Press

"Cheri Wheat's Symphony"
- Lauren Amalia Redding -Curator, Argentium.

Magus

When Wheat depicts profiles, they are angular, punctuated. They act like the edge of a cliff. Her line work is sinuous yet staccato, so very sensual, yet unerring in dominance. Whether wrapping around nostrils or fingers, Wheat’s lines record frenetic, instantaneous energy with verve, yet profess fierce love of cliffs and fortitude in their function and necessity within that space. It takes such prolific draughtsmanship to convey so much with so little information, and Wheat conveys metered breath and kinetic limbs with a single stroke. The lines unravel like the peal of a timpani, a mighty strike of a mighty drum. Yet there are shadows. They are velvety but rugged, premeditated but muscular, gratifying and soft yet with infallible purpose. Their planes act as the dawn or dusk between day and night, glowing through their dissipating edges, quickness despite their indication of the subject’s tangibility. The shadows are, at times, effused with penetrating light, its temperature replete with warmth or pearlescent cool.

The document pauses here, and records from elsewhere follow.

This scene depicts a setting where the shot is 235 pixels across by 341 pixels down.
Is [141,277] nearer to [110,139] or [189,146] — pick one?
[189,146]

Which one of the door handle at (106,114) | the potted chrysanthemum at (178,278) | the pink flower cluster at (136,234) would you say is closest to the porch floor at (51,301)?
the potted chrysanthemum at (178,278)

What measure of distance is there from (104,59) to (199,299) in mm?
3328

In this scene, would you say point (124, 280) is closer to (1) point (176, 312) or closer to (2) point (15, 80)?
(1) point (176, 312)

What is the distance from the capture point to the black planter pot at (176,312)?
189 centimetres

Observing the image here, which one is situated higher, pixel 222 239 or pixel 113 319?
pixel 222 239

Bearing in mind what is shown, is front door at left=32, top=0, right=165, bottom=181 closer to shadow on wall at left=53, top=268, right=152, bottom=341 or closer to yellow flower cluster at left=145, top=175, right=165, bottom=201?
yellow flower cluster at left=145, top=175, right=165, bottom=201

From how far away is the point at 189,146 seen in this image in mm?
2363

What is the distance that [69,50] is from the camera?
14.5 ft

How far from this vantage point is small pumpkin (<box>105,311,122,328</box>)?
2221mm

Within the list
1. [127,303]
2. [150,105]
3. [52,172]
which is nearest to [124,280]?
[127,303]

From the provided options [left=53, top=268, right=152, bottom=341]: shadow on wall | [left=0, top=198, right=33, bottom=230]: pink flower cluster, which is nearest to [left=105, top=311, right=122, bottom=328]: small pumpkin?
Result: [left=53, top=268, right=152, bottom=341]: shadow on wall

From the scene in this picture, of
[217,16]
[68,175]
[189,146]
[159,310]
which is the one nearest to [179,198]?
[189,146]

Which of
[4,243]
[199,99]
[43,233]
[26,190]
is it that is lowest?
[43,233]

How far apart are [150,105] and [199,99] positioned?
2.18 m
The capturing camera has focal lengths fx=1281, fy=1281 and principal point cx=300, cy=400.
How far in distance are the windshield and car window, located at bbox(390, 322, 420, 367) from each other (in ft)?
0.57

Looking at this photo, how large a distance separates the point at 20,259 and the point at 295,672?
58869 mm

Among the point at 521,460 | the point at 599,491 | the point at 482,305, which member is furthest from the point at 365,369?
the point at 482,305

Phantasmal, yet emotive—like wisps of smoke with delineated edges—yet that’s too superficial. Cheri Wheat balances staggering knowledge and surety in her hand with ephemeral passages, fleeting swatches of blushing fog, and swelling impressions of line and mark. Her work crescendos and decrescendos, like strains of music that coagulate into clarion notes, simultaneously muted and opulent like a great Romantic symphony. But did those notes linger over Degas’ rainy Parisian streets? Or herald a procession in ancient Rome? Do they ring from a Medici Court in Florence? Do they sound the primordial entrance of womanhood, or do they mourn the loss of girlish innocence?

This interplay of light and shadow are a horn in the distance, sounding from the opposite end of Montmartre or Via Sacra or the Boboli, its keen tone sometimes subdued by Wheat’s mastery of atmospheric perspective. The horn may, at times, be flush and heady, but it is never tremulous. The timpanis and brass sound the score of Wheat’s subjects. There is no singular portrait: rather, they are celebrations of the feminine, but not in a stereotypical sense. Wheat’s subjects are the manifestations of female consciousness, but as if embedded in mythology and sainthood. There are moments amongst Minerva, Joan of Arc, and their nebulous counterparts. Their effervescent bodies read like bas-reliefs in the Forum, yet their expressions and awareness are of Ophelia.

Such dichotomies are achieved because of Wheat’s ingenuity and acute intelligence, which renders her subjects exquisitely and fearlessly. Indeed, Wheat’s technical absence of fear is manifested in her subjects’ lack of fear, whether in sleeping eyelids or bared wrists. These subjects are timeless and unapologetic—and yet, for all their enigma, there is a brightness and wildness paired with pathos and pulse. Halcyon, yet decisive—like overtures of both ardor and vigor—yet that, also, is too superficial.Wheat’s work melds myriad dichotomies that blur the line between our perceived world and the ethers of our dreams—or the ethers of history? Her subjects exist just beyond our grasp into either the unconscious or into memory, unabashed figures of strength, solitude, and sensuality. In this portrayal of the female, Wheat marries lore with line, and so mirrors the impulse and beauty in us all.